(VP126) UTILITY OF DOWNSTREAM STRESS TEST IMAGING FOR RISK STRATIFICATION OF PATIENTS PRESENTING TO EMERGENCY DEPARTMENT WITH CHEST PAIN AND LOW HEART SCORE.
Friday, October 27, 2023
12:00 – 12:10 EST
Location: ePoster Screen 11
Disclosure(s):
Rami M. Abazid, MD: No financial relationships to disclose
Rodrigo Bagur: No relevant disclosure to display
Background: HEART score is widely used for risk stratification of chest pain in the emergency department (ED). Current guidelines recommend discharging patients with low-risk heart score (LRHS) as the expected future cardiac events are low. However, there is controversy in the management plan with the increasing evidence of non-negligible cardiac events among LRHS patients. In this study we aim to investigate the value of downstream non-invasive stress imaging test (NISI) in predicting cardiac events in patients with LRHS.

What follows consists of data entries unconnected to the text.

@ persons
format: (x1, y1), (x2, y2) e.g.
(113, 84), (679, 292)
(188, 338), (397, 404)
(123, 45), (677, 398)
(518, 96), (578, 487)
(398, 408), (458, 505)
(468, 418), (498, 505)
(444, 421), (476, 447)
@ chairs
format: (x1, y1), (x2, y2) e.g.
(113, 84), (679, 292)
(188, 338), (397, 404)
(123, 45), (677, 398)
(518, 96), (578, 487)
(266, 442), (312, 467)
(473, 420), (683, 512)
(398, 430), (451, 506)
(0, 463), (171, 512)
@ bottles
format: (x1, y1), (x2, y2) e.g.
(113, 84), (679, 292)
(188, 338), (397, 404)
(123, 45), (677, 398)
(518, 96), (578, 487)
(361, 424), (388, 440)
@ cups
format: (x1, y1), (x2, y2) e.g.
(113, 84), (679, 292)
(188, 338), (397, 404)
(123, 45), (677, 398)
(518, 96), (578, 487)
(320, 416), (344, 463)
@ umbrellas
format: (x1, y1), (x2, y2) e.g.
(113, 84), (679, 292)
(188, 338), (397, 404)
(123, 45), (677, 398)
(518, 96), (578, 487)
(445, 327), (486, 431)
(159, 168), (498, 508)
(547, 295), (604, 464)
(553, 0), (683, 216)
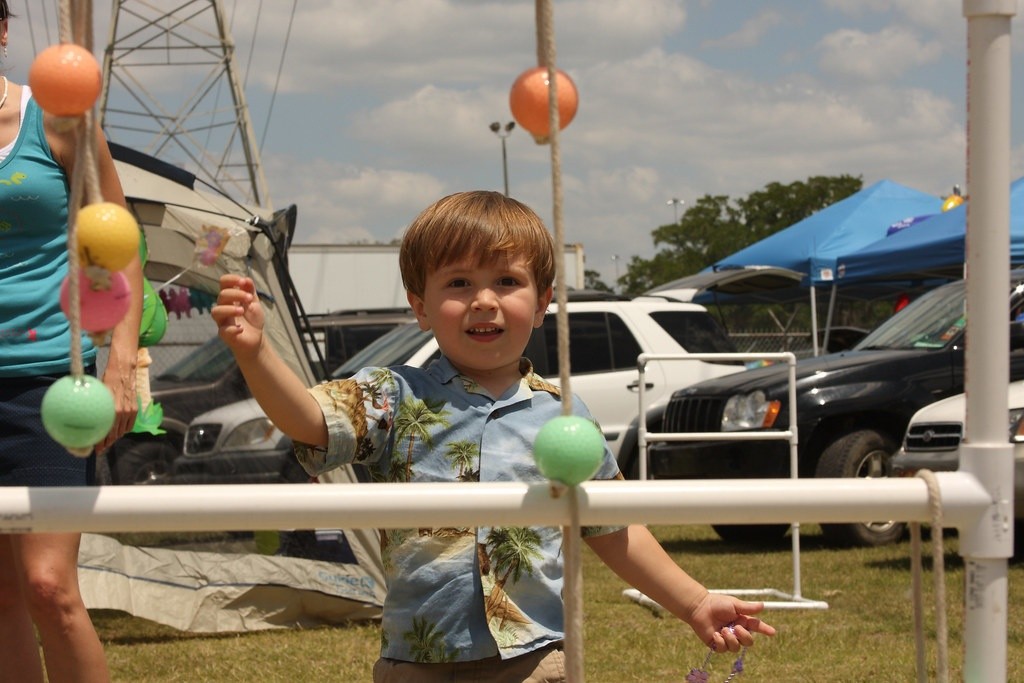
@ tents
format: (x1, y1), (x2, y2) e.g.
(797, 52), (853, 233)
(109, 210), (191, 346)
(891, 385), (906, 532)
(78, 141), (388, 636)
(690, 175), (1024, 359)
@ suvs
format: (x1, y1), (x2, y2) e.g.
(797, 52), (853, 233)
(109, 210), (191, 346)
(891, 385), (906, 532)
(94, 306), (419, 485)
(648, 262), (1024, 550)
(166, 265), (806, 558)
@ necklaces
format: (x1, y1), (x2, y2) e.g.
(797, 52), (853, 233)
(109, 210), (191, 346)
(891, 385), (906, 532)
(0, 76), (8, 108)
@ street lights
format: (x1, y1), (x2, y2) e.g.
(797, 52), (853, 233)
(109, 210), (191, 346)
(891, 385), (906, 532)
(490, 120), (515, 199)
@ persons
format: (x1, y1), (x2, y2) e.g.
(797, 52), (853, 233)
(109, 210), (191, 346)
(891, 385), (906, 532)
(212, 190), (776, 683)
(0, 0), (144, 683)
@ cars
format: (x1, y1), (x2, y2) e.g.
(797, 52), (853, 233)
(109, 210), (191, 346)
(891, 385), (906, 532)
(892, 381), (1024, 568)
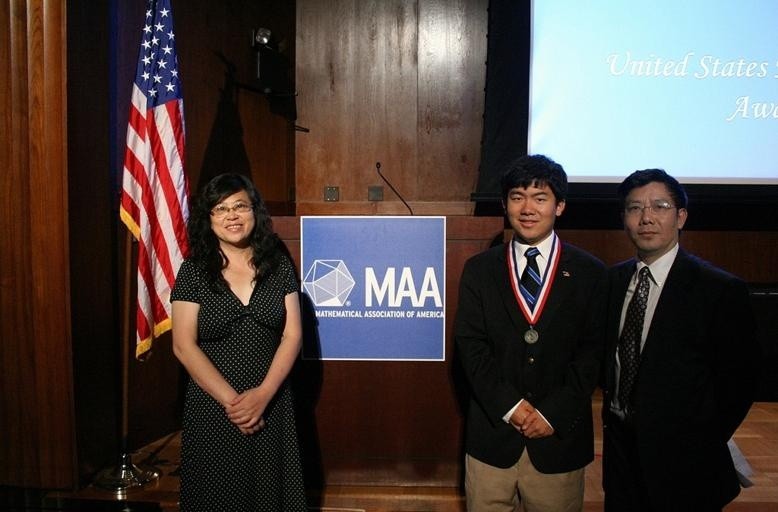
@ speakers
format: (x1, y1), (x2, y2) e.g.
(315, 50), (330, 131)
(268, 52), (296, 114)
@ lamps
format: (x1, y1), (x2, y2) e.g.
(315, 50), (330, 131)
(252, 29), (295, 99)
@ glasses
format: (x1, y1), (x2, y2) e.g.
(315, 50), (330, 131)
(208, 202), (253, 217)
(624, 200), (675, 215)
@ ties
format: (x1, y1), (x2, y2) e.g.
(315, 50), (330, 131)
(618, 265), (655, 406)
(518, 248), (541, 311)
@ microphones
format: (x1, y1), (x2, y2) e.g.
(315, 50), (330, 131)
(376, 162), (412, 216)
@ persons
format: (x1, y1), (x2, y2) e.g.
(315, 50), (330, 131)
(599, 167), (757, 512)
(170, 171), (311, 510)
(448, 152), (612, 511)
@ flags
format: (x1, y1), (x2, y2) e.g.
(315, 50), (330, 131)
(117, 0), (196, 364)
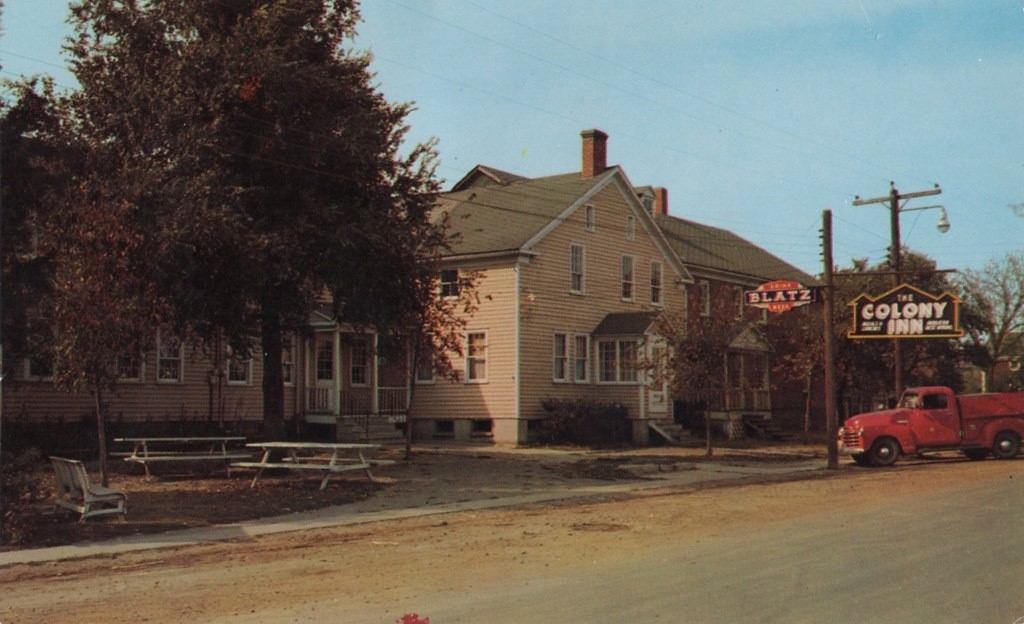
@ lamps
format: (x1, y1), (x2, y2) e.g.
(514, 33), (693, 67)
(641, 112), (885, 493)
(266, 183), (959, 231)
(522, 287), (538, 301)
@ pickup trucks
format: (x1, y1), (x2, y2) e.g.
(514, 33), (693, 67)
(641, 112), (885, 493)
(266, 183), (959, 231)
(841, 385), (1024, 467)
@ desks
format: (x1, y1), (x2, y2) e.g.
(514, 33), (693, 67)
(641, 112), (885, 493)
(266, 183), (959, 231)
(244, 441), (383, 491)
(113, 436), (247, 482)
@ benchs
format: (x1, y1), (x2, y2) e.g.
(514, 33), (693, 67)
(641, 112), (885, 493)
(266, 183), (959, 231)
(108, 451), (254, 463)
(49, 455), (129, 524)
(229, 457), (397, 471)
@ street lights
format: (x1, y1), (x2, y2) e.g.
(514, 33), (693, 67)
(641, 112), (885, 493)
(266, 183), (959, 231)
(890, 203), (951, 406)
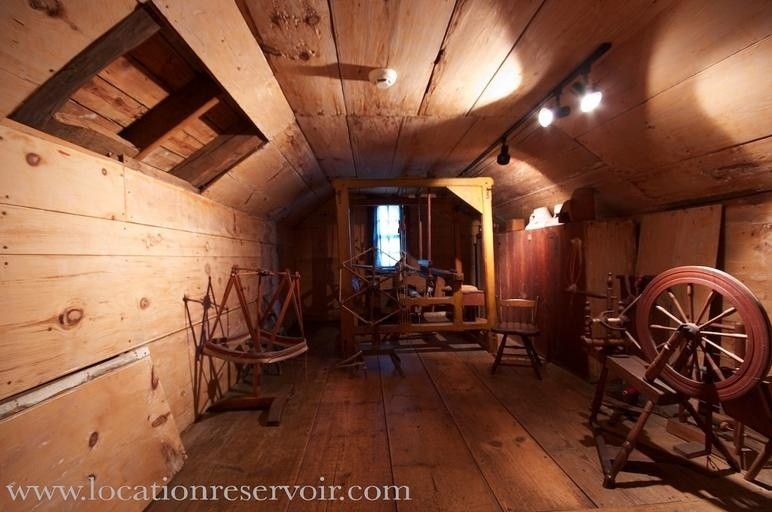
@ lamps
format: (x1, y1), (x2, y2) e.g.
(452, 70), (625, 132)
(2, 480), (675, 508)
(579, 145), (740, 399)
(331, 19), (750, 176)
(497, 139), (510, 165)
(539, 65), (601, 127)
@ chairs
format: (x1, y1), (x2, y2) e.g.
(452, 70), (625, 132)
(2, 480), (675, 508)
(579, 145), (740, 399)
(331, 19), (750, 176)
(491, 295), (545, 381)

METHODS AND RESULTS: We prospectively included 1384 patients with LRHS between 2019 to 2021. All patients underwent NISI (myocardial perfusion imaging or stress echocardiography). Primary endpoints were: Cardiac deaths, nonfatal myocardial infarctions, and significant coronary stenosis. Secondary endpoints define as cardiovascular-related admission or ED visit.
The mean age was 64±14 years, 670 (48.4%) were women. During the follow-up period of 634±104 days, 58/1384 (4.2%) patients developed 62 primary endpoints and 60 (4.3%) patients developed secondary endpoints. Multivariable cox models adjusted to clinical and imaging variables which showed that diabetes (Hazard ratio (HR): 2.38; 95% CI: 1.25-4.49, P=0.008), HEART score of 3 (HR: 1.32; 95% CI 0.83- 1.89; P=0.01 ), prior history of CAD had HR of 2.75 (95% CI: 1.40-5.41; P=0.003), ECG changes (HR: 5.11; 95% CI: 2.61-10.01; P< 0.0001), and abnormal NISI (HR:16.4; 95% CI: 9.56-28.03; P< 0.0001) in predicting primary endpoints, In contrast, abnormal NISI was the sole predictor of secondary endpoints with (HR:3.05; 95% CI: 1.31-7.14; P< 0.0001).
Conclusion: NISI significantly predict primary cardiac events and cardiovascular-related readmission/ED visits in patients with LRHS.